Une adaptation sans excès

Moffie a d’abord été un roman, écrit en 2006 par André Carl van der Merwe à partir des notes qu’il avait prises durant son service militaire, un roman par conséquent très autobiographique et qui racontait la souffrance qu’il avait connue durant ces 2 années au début des années 80, lui l’homosexuel qui « ne pouvait trouver d’aide ou de compréhension ni auprès de sa famille, ni auprès de son église, ni auprès de ses amis ». La lecture de ce roman a été un choc pour Oliver Hermanus. Comme il le reconnait lui-même, il n’avait jamais accordé beaucoup d’importance aux difficultés que pouvaient rencontrer les blancs sud-africains, des gens qui, selon lui, menaient une vie facile. Le livre d’André Carl van der Merwe lui a fait prendre conscience que des hommes blancs avaient également souffert au sein de ce régime d’apartheid, que certains d’entre eux avaient même été totalement détruits du fait de cette parenthèse dans leur vie qu’avait représentée leur service militaire. Du roman, il a fait une adaptation qui refuse de tomber dans un certain nombre d’excès. En effet, on ne peut pas parler d’excès quant à la façon dont les conscrits sont traités, la dureté, voire la cruauté, auxquelles on assiste n’étant certainement en rien exagérée, et sinon, dans les domaines de la mort et de l’amour, on est vraiment aux antipodes de l’excès : quand un conscrit, poussé à bout, finit par se suicider ou quand un soldat est touché mortellement au combat, le réalisateur ne s’attarde pas du tout sur la scène et passe très vite à autre chose. Quant aux démonstrations d’amour entre 2 hommes, elles ne vont guère plus loin qu’un court baiser sur la bouche. Cette retenue inhabituelle au cinéma finit presque par nuire au film qui, parti sur des bases très solides, se met vers la fin à emprunter parfois des chemins trop légers, le réalisateur donnant alors l’impression de se cabrer devant l’obstacle d’une certaine crudité assumée.

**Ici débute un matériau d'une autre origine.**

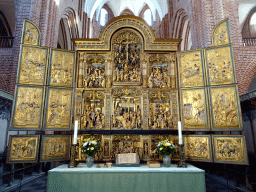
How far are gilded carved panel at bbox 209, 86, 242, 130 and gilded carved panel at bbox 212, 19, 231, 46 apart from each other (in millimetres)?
1677

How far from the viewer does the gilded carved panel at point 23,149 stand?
20.1ft

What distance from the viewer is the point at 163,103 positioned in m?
7.48

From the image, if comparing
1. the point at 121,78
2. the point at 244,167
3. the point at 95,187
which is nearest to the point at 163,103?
the point at 121,78

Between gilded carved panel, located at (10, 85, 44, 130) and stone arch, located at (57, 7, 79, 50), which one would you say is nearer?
gilded carved panel, located at (10, 85, 44, 130)

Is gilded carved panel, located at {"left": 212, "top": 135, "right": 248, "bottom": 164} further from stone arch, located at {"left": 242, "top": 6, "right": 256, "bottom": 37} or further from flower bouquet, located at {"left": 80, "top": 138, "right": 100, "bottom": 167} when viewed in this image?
stone arch, located at {"left": 242, "top": 6, "right": 256, "bottom": 37}

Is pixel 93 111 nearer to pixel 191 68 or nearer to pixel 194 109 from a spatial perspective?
pixel 194 109

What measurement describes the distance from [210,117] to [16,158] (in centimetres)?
656

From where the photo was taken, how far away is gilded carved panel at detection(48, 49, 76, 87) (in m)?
Answer: 6.98

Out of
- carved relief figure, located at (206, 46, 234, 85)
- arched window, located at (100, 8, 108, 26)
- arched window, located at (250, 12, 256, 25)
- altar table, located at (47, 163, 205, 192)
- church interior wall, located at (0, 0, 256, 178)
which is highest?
arched window, located at (100, 8, 108, 26)

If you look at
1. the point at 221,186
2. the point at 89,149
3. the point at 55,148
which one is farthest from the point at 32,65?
the point at 221,186

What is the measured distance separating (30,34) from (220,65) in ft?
22.6

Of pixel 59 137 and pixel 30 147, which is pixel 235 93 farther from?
pixel 30 147

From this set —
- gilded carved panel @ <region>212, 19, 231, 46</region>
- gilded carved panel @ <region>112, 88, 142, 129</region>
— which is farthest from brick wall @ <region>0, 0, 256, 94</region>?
gilded carved panel @ <region>112, 88, 142, 129</region>

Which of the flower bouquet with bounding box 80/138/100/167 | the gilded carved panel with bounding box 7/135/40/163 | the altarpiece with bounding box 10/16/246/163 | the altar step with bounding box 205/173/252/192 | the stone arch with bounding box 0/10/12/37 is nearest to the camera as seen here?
the flower bouquet with bounding box 80/138/100/167
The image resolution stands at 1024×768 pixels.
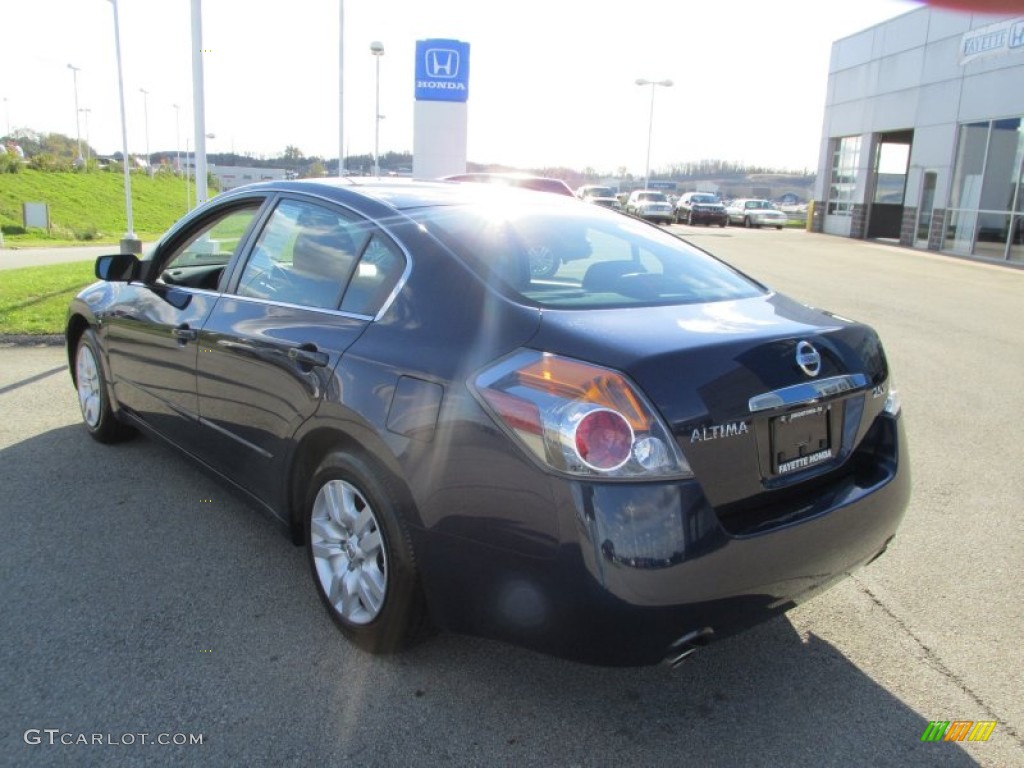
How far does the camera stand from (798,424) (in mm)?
2502

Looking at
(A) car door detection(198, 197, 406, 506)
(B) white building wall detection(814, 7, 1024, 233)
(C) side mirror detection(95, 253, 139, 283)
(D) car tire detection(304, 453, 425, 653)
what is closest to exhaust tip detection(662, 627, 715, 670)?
(D) car tire detection(304, 453, 425, 653)

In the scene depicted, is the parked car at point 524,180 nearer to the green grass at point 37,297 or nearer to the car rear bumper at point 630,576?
the green grass at point 37,297

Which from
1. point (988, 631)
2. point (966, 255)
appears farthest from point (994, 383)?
point (966, 255)

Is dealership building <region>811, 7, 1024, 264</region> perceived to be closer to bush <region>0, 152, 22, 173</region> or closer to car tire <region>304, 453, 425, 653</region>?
car tire <region>304, 453, 425, 653</region>

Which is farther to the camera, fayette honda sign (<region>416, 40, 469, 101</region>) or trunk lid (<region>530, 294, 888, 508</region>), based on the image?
fayette honda sign (<region>416, 40, 469, 101</region>)

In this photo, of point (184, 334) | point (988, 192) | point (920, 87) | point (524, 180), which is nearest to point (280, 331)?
point (184, 334)

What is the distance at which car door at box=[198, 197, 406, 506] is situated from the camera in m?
2.93

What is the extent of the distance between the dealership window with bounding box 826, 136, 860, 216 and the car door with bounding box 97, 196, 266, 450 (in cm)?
3160

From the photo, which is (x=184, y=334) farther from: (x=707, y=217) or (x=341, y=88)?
(x=707, y=217)

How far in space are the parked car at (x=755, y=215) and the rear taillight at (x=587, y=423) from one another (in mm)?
41903

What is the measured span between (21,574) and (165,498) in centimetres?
90

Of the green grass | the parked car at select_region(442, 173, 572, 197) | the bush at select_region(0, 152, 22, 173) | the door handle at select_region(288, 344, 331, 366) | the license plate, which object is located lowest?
the green grass

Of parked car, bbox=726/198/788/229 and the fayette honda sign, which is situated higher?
the fayette honda sign

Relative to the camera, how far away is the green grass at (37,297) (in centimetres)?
832
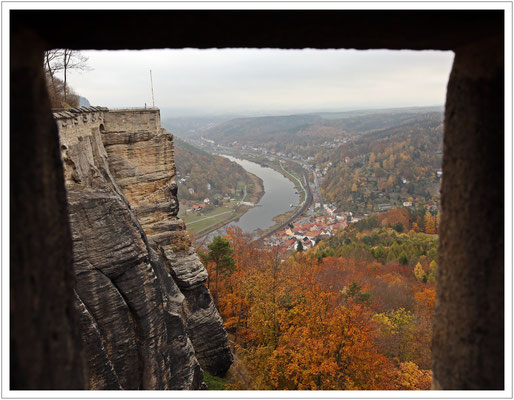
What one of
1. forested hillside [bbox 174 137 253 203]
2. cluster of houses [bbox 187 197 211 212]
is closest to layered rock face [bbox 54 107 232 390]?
cluster of houses [bbox 187 197 211 212]

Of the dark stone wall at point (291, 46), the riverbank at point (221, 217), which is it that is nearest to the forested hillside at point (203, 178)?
the riverbank at point (221, 217)

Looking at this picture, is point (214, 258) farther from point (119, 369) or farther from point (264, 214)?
point (264, 214)

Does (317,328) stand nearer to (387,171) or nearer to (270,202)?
(270,202)

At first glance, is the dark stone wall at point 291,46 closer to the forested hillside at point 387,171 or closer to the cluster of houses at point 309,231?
the cluster of houses at point 309,231

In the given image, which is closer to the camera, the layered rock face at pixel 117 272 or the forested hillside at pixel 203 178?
the layered rock face at pixel 117 272

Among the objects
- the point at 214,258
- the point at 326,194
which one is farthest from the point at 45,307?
the point at 326,194

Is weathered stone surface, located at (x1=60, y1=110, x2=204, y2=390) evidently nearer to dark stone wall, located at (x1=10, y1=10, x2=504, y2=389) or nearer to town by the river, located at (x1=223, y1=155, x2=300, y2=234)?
dark stone wall, located at (x1=10, y1=10, x2=504, y2=389)
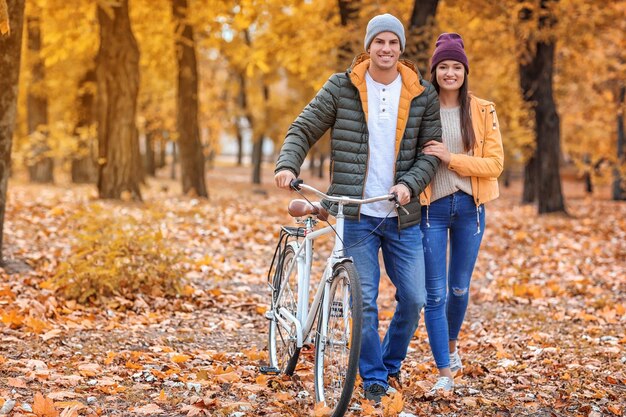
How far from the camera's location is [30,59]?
75.5ft

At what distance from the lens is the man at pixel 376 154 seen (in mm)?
4688

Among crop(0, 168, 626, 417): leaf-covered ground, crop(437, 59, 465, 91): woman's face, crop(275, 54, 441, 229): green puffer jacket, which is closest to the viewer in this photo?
crop(275, 54, 441, 229): green puffer jacket

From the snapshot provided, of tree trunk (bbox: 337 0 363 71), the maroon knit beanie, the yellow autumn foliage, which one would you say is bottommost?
the yellow autumn foliage

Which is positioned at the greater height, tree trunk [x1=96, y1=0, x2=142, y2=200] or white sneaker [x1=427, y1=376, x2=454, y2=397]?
tree trunk [x1=96, y1=0, x2=142, y2=200]

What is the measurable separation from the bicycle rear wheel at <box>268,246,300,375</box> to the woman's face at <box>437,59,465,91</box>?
146 centimetres

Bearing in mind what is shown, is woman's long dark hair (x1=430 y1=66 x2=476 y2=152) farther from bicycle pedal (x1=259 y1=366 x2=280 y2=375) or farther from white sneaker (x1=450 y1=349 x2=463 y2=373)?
bicycle pedal (x1=259 y1=366 x2=280 y2=375)

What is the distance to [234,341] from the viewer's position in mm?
6844

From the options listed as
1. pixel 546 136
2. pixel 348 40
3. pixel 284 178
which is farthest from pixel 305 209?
pixel 546 136

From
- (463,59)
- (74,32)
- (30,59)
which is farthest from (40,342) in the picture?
(30,59)

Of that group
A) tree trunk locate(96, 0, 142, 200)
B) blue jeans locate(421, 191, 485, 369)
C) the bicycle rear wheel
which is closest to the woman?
blue jeans locate(421, 191, 485, 369)

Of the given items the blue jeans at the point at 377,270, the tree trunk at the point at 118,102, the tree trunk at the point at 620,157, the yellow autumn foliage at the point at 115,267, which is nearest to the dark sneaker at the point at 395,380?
the blue jeans at the point at 377,270

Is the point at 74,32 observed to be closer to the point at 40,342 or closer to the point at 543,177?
the point at 543,177

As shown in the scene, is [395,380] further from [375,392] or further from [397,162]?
[397,162]

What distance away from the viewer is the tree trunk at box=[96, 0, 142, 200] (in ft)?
48.8
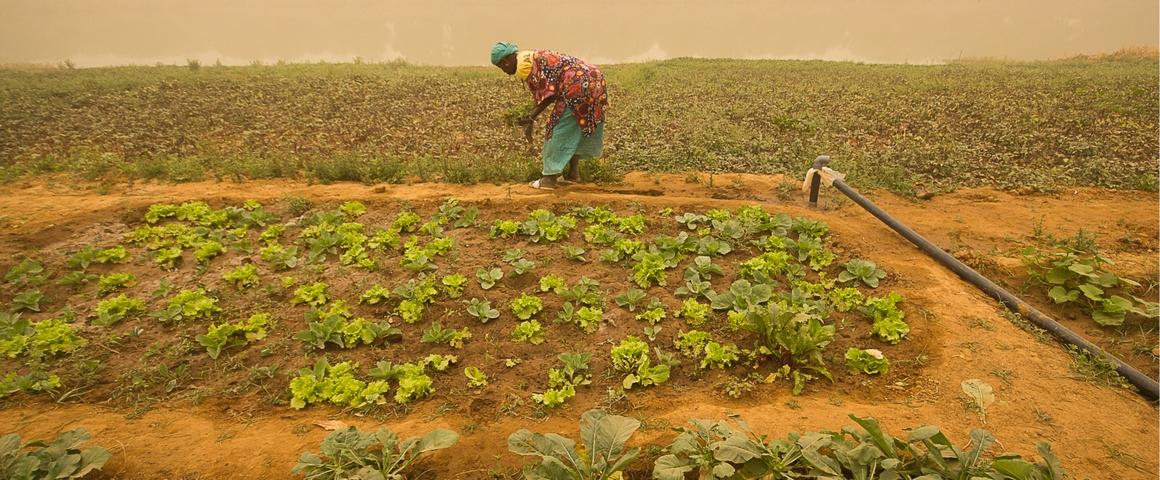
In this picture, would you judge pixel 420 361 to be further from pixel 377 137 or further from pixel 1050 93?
pixel 1050 93

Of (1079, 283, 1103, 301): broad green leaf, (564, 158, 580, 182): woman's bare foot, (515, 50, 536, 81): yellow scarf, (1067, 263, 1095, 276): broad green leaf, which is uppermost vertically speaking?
(515, 50, 536, 81): yellow scarf

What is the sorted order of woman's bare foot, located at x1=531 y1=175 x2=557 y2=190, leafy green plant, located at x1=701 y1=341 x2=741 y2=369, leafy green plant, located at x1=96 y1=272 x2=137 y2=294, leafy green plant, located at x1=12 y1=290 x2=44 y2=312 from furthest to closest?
woman's bare foot, located at x1=531 y1=175 x2=557 y2=190, leafy green plant, located at x1=96 y1=272 x2=137 y2=294, leafy green plant, located at x1=12 y1=290 x2=44 y2=312, leafy green plant, located at x1=701 y1=341 x2=741 y2=369

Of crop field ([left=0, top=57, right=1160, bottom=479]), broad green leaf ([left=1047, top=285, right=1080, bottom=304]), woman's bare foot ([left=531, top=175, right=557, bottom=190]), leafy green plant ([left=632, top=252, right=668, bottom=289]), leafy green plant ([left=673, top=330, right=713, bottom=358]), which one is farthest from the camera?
woman's bare foot ([left=531, top=175, right=557, bottom=190])

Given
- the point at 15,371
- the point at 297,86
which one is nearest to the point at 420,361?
the point at 15,371

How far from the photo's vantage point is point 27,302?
459 centimetres

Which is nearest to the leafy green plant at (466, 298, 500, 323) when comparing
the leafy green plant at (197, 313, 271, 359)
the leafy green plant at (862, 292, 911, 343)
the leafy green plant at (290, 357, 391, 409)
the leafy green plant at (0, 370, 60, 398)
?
the leafy green plant at (290, 357, 391, 409)

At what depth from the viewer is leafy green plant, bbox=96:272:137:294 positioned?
4.87m

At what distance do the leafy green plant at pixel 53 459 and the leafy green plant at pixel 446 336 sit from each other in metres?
1.84

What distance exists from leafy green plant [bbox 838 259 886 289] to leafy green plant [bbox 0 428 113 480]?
5017 millimetres

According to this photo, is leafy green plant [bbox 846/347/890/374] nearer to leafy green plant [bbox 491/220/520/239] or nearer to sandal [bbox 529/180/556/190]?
leafy green plant [bbox 491/220/520/239]

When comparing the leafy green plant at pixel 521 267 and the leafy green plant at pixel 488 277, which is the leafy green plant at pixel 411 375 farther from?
the leafy green plant at pixel 521 267

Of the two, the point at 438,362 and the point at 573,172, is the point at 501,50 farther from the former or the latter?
the point at 438,362

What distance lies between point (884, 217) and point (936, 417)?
9.05 feet

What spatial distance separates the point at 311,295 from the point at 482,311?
1520mm
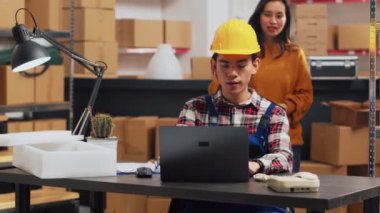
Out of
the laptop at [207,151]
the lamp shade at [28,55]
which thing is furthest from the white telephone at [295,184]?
the lamp shade at [28,55]

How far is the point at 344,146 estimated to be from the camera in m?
4.56

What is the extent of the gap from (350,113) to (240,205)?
6.47 ft

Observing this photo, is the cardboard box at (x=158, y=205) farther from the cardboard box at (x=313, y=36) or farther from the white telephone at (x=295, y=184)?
the cardboard box at (x=313, y=36)

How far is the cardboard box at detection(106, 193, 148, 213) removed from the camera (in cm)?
470

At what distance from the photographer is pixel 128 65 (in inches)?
300

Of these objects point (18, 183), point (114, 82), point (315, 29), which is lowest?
point (18, 183)

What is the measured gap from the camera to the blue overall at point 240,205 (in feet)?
8.91

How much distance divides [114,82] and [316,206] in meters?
3.22

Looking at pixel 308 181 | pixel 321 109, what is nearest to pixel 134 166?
pixel 308 181

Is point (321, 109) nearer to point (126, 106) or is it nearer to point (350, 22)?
point (126, 106)

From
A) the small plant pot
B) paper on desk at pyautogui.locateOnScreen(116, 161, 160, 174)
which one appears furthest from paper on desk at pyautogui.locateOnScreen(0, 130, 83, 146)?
paper on desk at pyautogui.locateOnScreen(116, 161, 160, 174)

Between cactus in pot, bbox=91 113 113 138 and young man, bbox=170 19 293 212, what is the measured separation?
266 millimetres

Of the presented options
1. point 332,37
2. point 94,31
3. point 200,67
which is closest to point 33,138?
point 200,67

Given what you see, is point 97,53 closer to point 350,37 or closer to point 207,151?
point 350,37
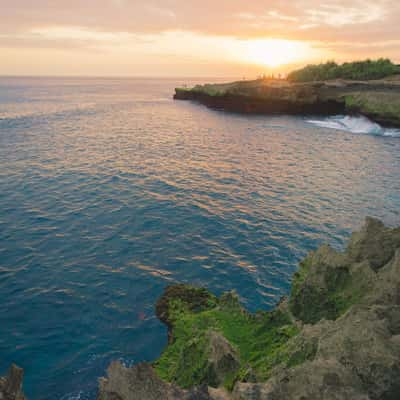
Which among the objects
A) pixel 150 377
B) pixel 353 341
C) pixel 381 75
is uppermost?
pixel 381 75

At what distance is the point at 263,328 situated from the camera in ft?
45.6

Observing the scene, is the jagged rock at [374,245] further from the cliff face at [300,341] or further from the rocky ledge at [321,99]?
the rocky ledge at [321,99]

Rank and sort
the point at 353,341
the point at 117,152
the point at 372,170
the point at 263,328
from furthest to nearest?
the point at 117,152
the point at 372,170
the point at 263,328
the point at 353,341

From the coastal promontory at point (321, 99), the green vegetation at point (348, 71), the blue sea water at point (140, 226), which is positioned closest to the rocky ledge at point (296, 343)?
the blue sea water at point (140, 226)

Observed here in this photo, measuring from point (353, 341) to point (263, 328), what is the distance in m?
6.92

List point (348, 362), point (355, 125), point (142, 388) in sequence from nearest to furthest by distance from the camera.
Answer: point (348, 362) → point (142, 388) → point (355, 125)

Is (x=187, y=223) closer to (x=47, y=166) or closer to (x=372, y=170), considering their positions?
(x=47, y=166)

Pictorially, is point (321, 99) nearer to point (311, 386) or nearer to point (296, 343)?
point (296, 343)

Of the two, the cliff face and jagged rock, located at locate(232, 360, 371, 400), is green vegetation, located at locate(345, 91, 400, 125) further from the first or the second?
jagged rock, located at locate(232, 360, 371, 400)

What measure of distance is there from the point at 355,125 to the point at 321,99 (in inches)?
706

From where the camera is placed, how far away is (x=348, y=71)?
367 feet

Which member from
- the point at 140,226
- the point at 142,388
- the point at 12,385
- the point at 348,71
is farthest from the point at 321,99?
the point at 12,385

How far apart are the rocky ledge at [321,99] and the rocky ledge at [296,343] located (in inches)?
2527

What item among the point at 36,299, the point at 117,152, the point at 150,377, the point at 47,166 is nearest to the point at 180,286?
the point at 36,299
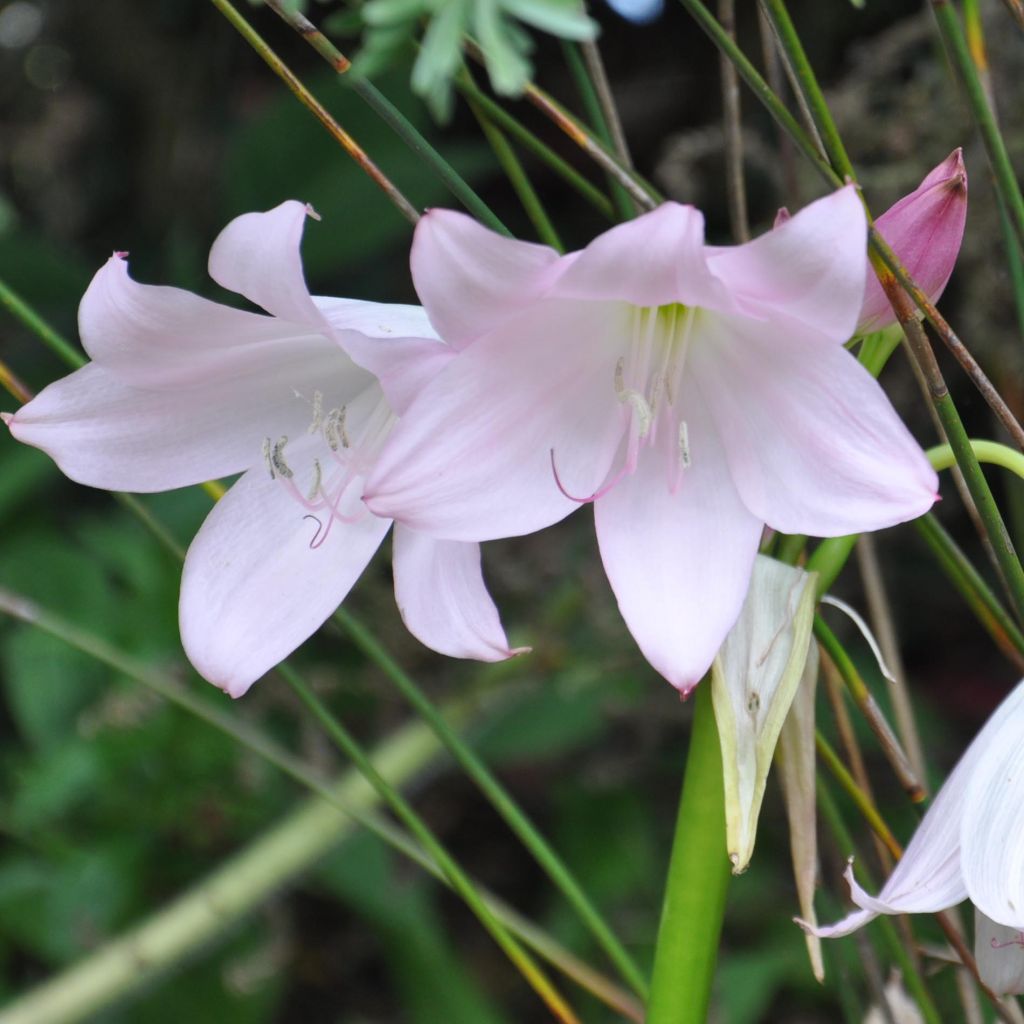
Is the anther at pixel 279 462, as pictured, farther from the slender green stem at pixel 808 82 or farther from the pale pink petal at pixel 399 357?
the slender green stem at pixel 808 82

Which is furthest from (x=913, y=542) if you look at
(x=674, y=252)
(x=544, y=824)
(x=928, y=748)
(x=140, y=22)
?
(x=140, y=22)

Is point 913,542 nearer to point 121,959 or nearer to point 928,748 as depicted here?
point 928,748

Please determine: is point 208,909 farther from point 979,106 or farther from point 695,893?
point 979,106

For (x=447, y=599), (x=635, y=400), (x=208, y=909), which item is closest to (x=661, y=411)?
(x=635, y=400)

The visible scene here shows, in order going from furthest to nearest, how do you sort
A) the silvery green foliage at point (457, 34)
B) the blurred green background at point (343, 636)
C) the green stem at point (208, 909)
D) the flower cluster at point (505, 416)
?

La réalisation de Moffie a duré 4 ans, avec un obstacle majeur, le casting, vu le grand nombre de personnages ayant à peu près 18 ans pour lesquels il fallait trouver les interprètes adéquats. Ce casting, finalement, est composé de lycéens, d’acteurs confirmés ou non-confirmés. La production leur a fait passer du temps avec un conseiller militaire et ils ont assisté à un camp d’entraînement de l’armée sud-africaine. On leur a appris à tirer avec des fusils R1 et ils ont participé à des exercices militaires. Tout cela donne une grande crédibilité aux scènes du film que ce soit les scènes de formation ou les scènes de combat. Se greffe là dessus une très belle photo qu’on doit surtout à Jamie Ramsey mais aussi aux magnifiques paysages de l’Afrique du Sud

Conclusion

Oui, Moffie est un film sur la formation des recrues au sein d’une armée, un de plus diront les blasé.e.s. Sauf que celui-ci présente un certain nombre de particularités qui en font un film « tout neuf » qui nous en apprend beaucoup sur l’Afrique du Sud au temps de l’apartheid. Une de ses qualités réside dans la très grande retenue du réalisateur face à ce qui touche à la mort, à ce qui touche à l’amour entre deux hommes. Son seul défaut réside dans le fait que le réalisateur va même parfois un peu trop loin dans cette retenue.